September’s jobs report (released today) showed nonfarm payrolls grew 134,000 last month, while the unemployment rate fell to a 48-year low. Although the September headline jobs number missed consensus forecasts by about 50,000 jobs (partly Hurricane Florence related), upward revisions to the prior two months totaling 87,000 more than offset the miss. However, given the latest move higher in interest rates, investors are focused more on average hourly earnings to gauge whether wage pressures in the U.S. economy will force the Federal Reserve (Fed) to quicken its pace of monetary policy tightening.

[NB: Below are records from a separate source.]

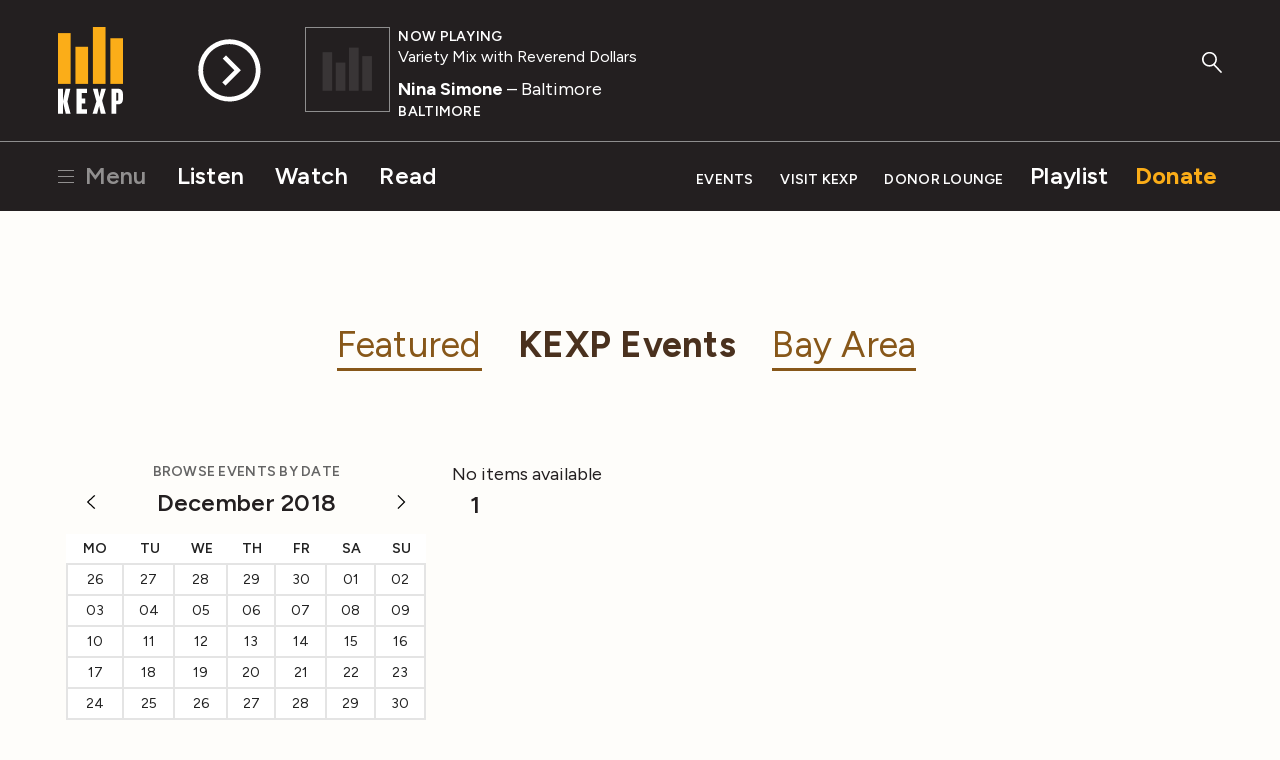

--- FILE ---
content_type: text/html; charset=utf-8
request_url: https://www.google.com/recaptcha/api2/aframe
body_size: -100
content:
<!DOCTYPE HTML><html><head><meta http-equiv="content-type" content="text/html; charset=UTF-8"></head><body><script nonce="Q4RBozGzDdRe9efRBKU7CA">/** Anti-fraud and anti-abuse applications only. See google.com/recaptcha */ try{var clients={'sodar':'https://pagead2.googlesyndication.com/pagead/sodar?'};window.addEventListener("message",function(a){try{if(a.source===window.parent){var b=JSON.parse(a.data);var c=clients[b['id']];if(c){var d=document.createElement('img');d.src=c+b['params']+'&rc='+(localStorage.getItem("rc::a")?sessionStorage.getItem("rc::b"):"");window.document.body.appendChild(d);sessionStorage.setItem("rc::e",parseInt(sessionStorage.getItem("rc::e")||0)+1);localStorage.setItem("rc::h",'1768471346906');}}}catch(b){}});window.parent.postMessage("_grecaptcha_ready", "*");}catch(b){}</script></body></html>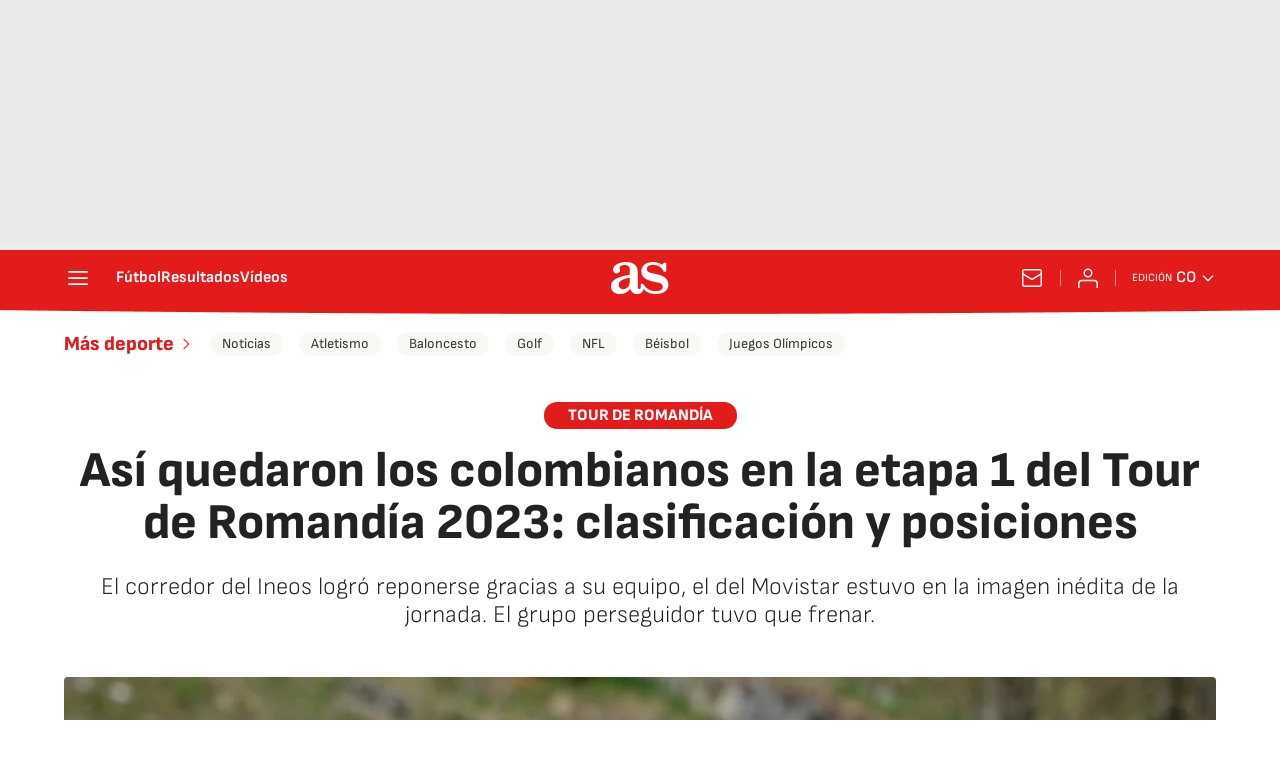

--- FILE ---
content_type: application/x-javascript;charset=utf-8
request_url: https://smetrics.as.com/id?d_visid_ver=5.4.0&d_fieldgroup=A&mcorgid=2387401053DB208C0A490D4C%40AdobeOrg&mid=80166525092172430221598053496249096360&ts=1768727566109
body_size: -40
content:
{"mid":"80166525092172430221598053496249096360"}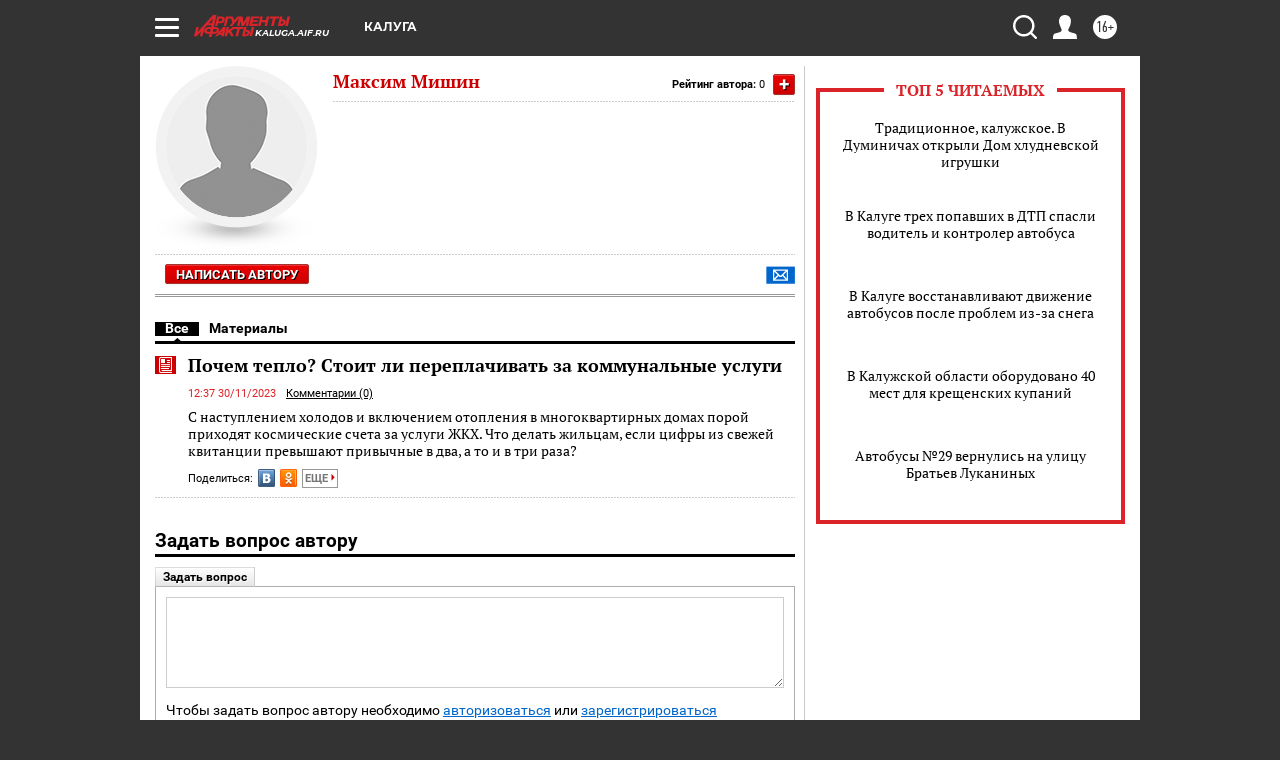

--- FILE ---
content_type: text/html
request_url: https://tns-counter.ru/nc01a**R%3Eundefined*aif_ru/ru/UTF-8/tmsec=aif_ru/433076908***
body_size: -72
content:
EA556705696BF41EX1768682526:EA556705696BF41EX1768682526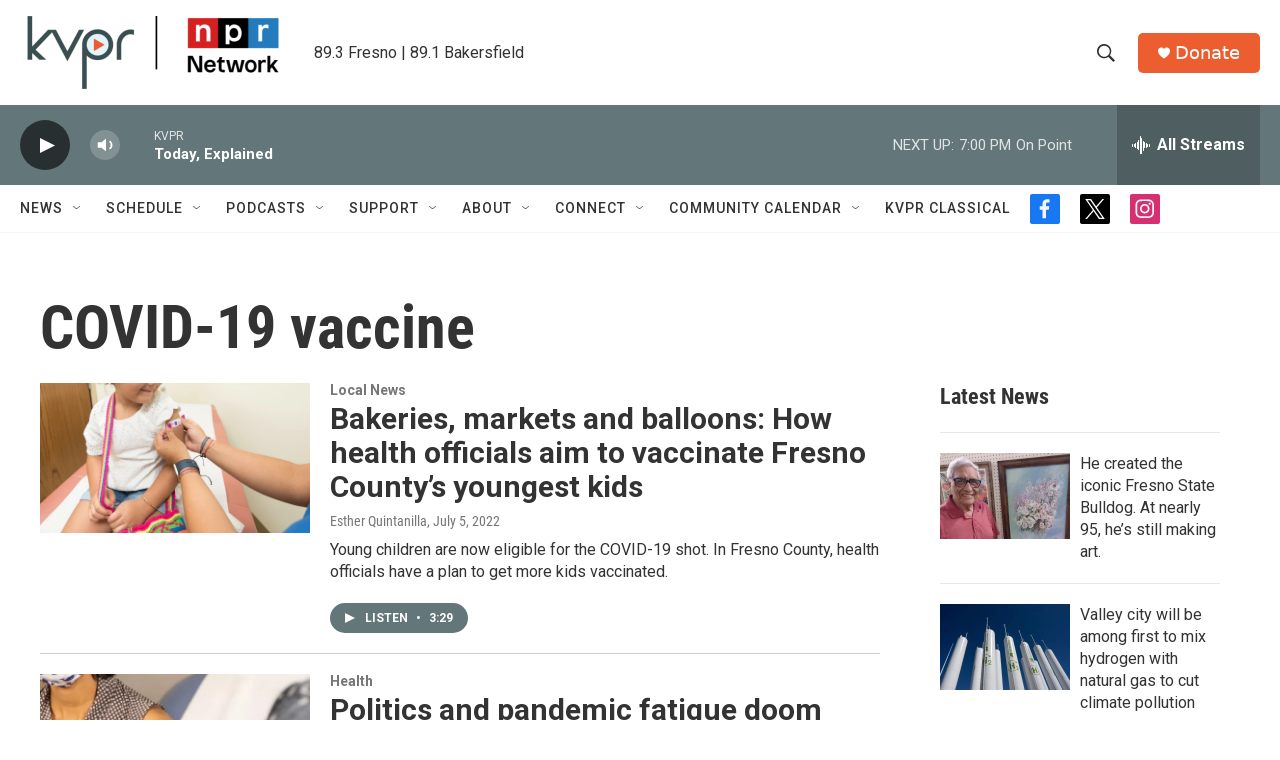

--- FILE ---
content_type: text/html; charset=utf-8
request_url: https://www.google.com/recaptcha/api2/aframe
body_size: 267
content:
<!DOCTYPE HTML><html><head><meta http-equiv="content-type" content="text/html; charset=UTF-8"></head><body><script nonce="xcG93iEKBu-gmjnHpx0J6A">/** Anti-fraud and anti-abuse applications only. See google.com/recaptcha */ try{var clients={'sodar':'https://pagead2.googlesyndication.com/pagead/sodar?'};window.addEventListener("message",function(a){try{if(a.source===window.parent){var b=JSON.parse(a.data);var c=clients[b['id']];if(c){var d=document.createElement('img');d.src=c+b['params']+'&rc='+(localStorage.getItem("rc::a")?sessionStorage.getItem("rc::b"):"");window.document.body.appendChild(d);sessionStorage.setItem("rc::e",parseInt(sessionStorage.getItem("rc::e")||0)+1);localStorage.setItem("rc::h",'1768359259399');}}}catch(b){}});window.parent.postMessage("_grecaptcha_ready", "*");}catch(b){}</script></body></html>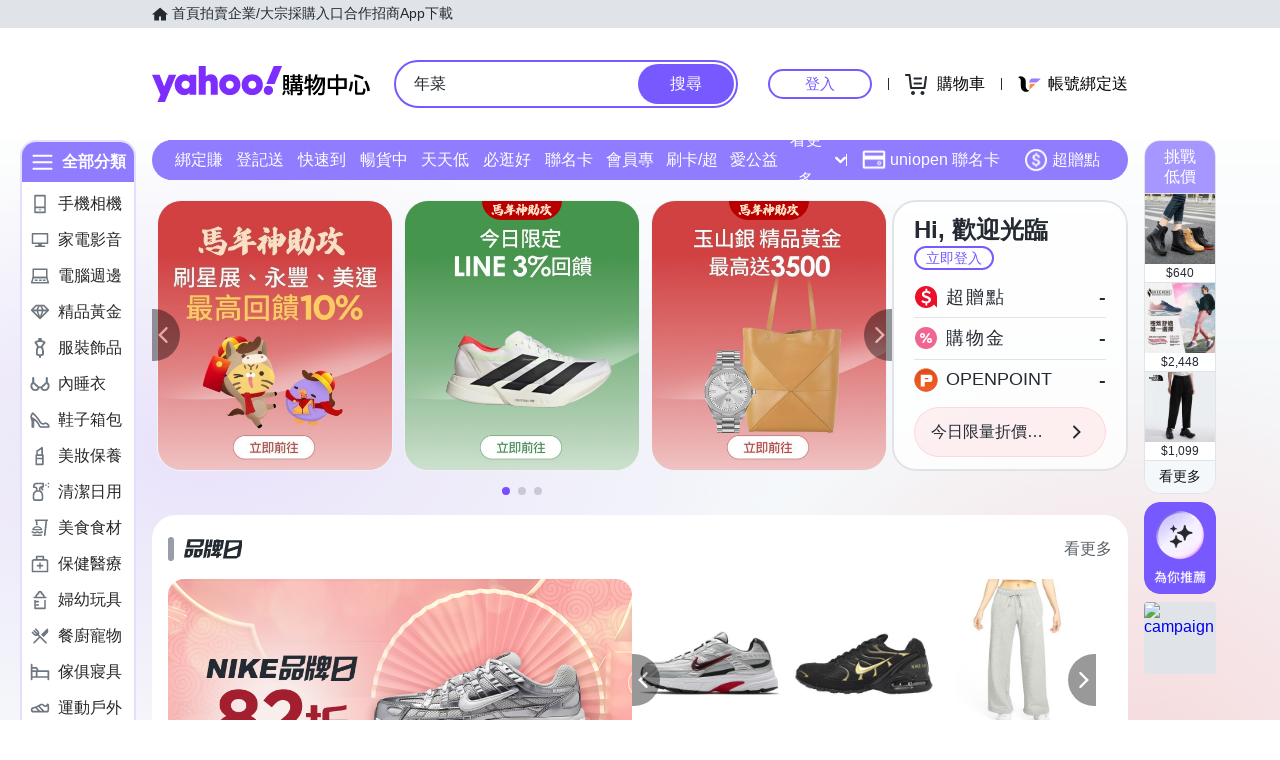

--- FILE ---
content_type: image/svg+xml
request_url: https://img.yec.tw/zq/ecimg/sas-cat-icon-kitchen.svg
body_size: 1095
content:
<svg width="24" height="24" viewBox="0 0 24 24" fill="none" xmlns="http://www.w3.org/2000/svg">
<path fill-rule="evenodd" clip-rule="evenodd" d="M10.6536 10.2651C11.485 8.86651 11.3127 7.02484 10.112 5.82502L7.42259 3.13455C7.06613 2.77807 6.48904 2.77807 6.13258 3.13455L6.11525 3.15278C5.76426 3.50288 5.76426 4.07271 6.11525 4.42372L8.97061 7.27921C9.14839 7.457 9.14839 7.74601 8.97061 7.9238C8.79283 8.10158 8.50383 8.10158 8.32606 7.9238L5.47982 5.07742C5.12336 4.72094 4.54627 4.72094 4.1898 5.07742C3.83425 5.43299 3.83425 6.0101 4.1898 6.36658L7.04516 9.22208C7.22294 9.39987 7.22294 9.68797 7.04516 9.86666C6.86738 10.0444 6.57838 10.0444 6.40061 9.86666L3.53249 6.9984C3.18332 6.64922 2.61808 6.64922 2.26891 6.9984L2.26618 7.00114C1.91062 7.35671 1.91062 7.93383 2.26618 8.29031L4.95652 10.9808C6.14443 12.1687 7.96048 12.3474 9.35442 11.5442L10.7347 12.9246L4.08952 19.571C3.73488 19.9256 3.73488 20.5055 4.08952 20.8601C4.44325 21.2148 5.02398 21.2148 5.37862 20.8601L12.0238 14.2146L18.6763 20.8674C19.0309 21.2221 19.6116 21.2221 19.9663 20.8674C20.3209 20.5128 20.3209 19.9329 19.9663 19.5783L10.6536 10.2651ZM20.7647 2.8713L13.1914 10.4449L16.1872 13.4399L20.7647 8.86219C22.4121 7.21472 22.4121 4.51877 20.7647 2.8713Z" fill="#6E7780"/>
</svg>


--- FILE ---
content_type: application/javascript; charset=utf-8
request_url: https://bw.scupio.com/ssp/initid.aspx?mode=L&cb=0.8358025561860314&mid=0
body_size: 248
content:
cb({'id':'CNL20260204035830689520'});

Average hourly earnings grew 2.8% year-over-year last month, in line with forecasts and down from 2.9% in August, though at the high end of the range for this economic cycle. Here, we prefer to look at wage growth with some historical context. As shown in the LPL Chart of the Day, labor costs are significantly below where they were in the previous tightening cycle, leading us to believe that inflationary pressures have an ample cushion before they reach alarming levels. Nevertheless, markets may be sensitive to signs of growing inflation, especially with longer-term yields and stocks near multi-year highs.
“Wage pressures remain at manageable levels,” said LPL Research Chief Investment Strategist John Lynch. “Since wages can represent up to 70% of total business costs, it’s difficult to have a sustainable pricing threat without much participation from wages.”